If Power sounds like a mix of The Wire meets BET’s The Game with a dash of The Sopranos, you’d be dead on. (How much do you want to bet that 50 secretly wants to be Stringer Bell?) But Power — created by The Good Wife co-producer/writer Courtney Kemp Agboh — lacks The Wire’s realistic portrayal of the way narcotics touches every layer of society, across class, race, and gender. Power is rife with awkward stereotypes. For instance, Ghost’s white sidekick Tommy Egan (Joseph Sikora) makes frequent, awkward overtures to emphasize his street cred (his urban dialogue is guilty of being the worst kind of parody), and in one dinner scene, he eagerly accepts an extra serving of chicken as if to remind us that he really is just a part of the African-American family.

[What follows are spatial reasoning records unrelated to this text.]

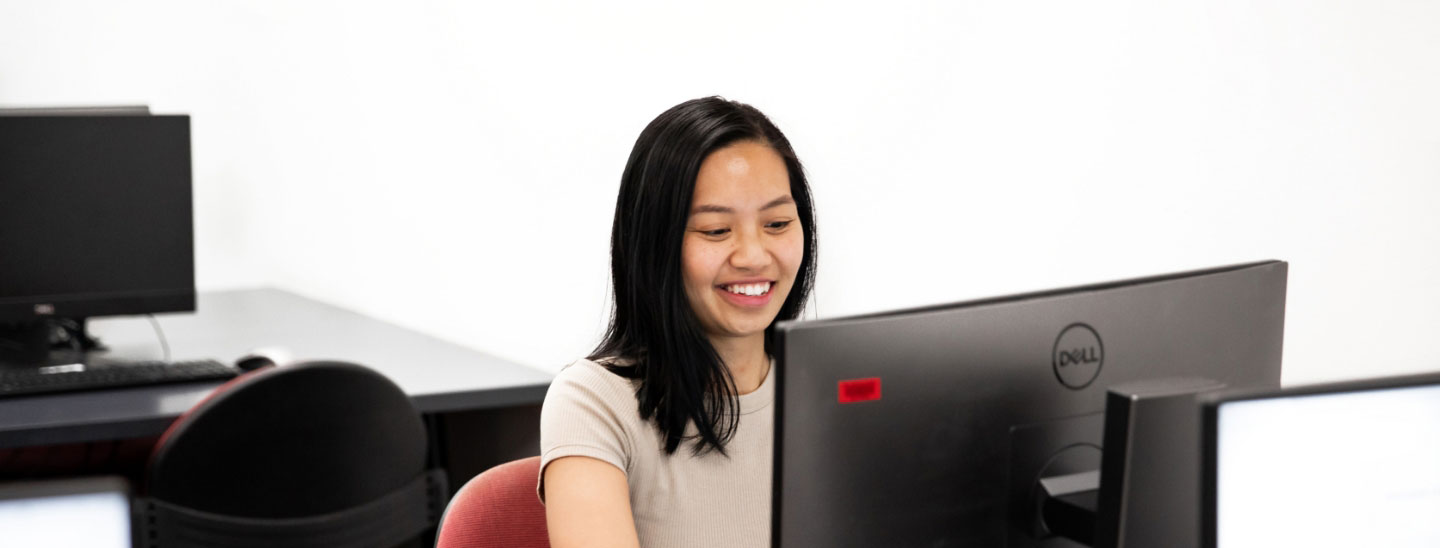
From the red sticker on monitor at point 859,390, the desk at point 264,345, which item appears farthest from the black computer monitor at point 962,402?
the desk at point 264,345

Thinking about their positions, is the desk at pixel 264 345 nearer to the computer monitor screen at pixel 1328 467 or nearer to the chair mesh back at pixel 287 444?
the chair mesh back at pixel 287 444

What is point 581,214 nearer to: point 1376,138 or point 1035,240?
point 1035,240

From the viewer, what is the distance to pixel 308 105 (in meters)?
3.71

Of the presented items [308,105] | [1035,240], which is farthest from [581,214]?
[308,105]

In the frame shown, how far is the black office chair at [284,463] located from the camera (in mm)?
1656

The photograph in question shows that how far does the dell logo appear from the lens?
792 mm

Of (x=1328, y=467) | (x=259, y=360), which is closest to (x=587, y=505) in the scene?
(x=1328, y=467)

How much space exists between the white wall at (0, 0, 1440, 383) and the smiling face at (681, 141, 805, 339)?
1.99 ft

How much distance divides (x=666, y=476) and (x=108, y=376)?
4.45ft

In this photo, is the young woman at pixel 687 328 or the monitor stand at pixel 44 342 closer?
the young woman at pixel 687 328

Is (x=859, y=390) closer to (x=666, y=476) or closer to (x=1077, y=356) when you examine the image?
(x=1077, y=356)

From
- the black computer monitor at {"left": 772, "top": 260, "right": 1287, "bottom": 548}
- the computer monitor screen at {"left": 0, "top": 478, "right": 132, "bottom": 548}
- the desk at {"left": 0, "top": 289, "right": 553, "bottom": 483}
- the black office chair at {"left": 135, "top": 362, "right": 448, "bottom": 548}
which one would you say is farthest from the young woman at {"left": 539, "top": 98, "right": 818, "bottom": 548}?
the desk at {"left": 0, "top": 289, "right": 553, "bottom": 483}

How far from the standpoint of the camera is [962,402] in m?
0.77

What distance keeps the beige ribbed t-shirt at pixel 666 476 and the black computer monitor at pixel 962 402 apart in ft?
1.05
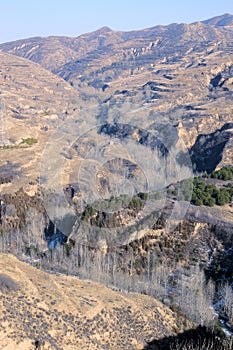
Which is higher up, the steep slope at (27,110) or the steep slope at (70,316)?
the steep slope at (27,110)

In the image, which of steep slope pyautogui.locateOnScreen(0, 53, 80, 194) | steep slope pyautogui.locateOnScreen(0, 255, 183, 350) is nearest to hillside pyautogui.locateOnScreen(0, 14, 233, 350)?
→ steep slope pyautogui.locateOnScreen(0, 255, 183, 350)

But in one unexpected nod to reality, Ghost’s narrative isn’t simply black and white. There’s a slew of Latino supporting characters, like vicious cartel honcho Lobo (Enrique Murciano), with whom Ghost speaks pretty darn good Spanish and negotiates his way to the top. Then there’s Angela Valdes (Lela Loren), a spitfire whom Ghost dated “way back when” they were just kids hanging out on the stoops of their NYC neighborhood. Within the show’s half hour, the two bump into each other for the first time in 18 years.We learn Angela left the ‘hood as a teen to go to Chaote on scholarship and eventually attended law school. It then emerges that one of her newest high profile cases as an assistant U.S. attorney involves chasing down a mysterious drug runner. One can predict where that case leads her, but college-educated, savvy Latinas are in short supply in cable television, and Angela’s good-cop character could potentially add sincerity and depth to a drama that at the surface, plays like an hour long version of VH1’s Love and Hip Hop Atlanta.
…But maybe that’s what Fiddy & co. are aiming for. In that case, bring on the one-liners, mega weaves and flashy fight sequences — just know that to compete with the other big-time cable dramas, it might help to focus on the acute emotional tension between Ghost’s desire for a Cosby-esque family life and the criminal activity which threatens to tear it apart.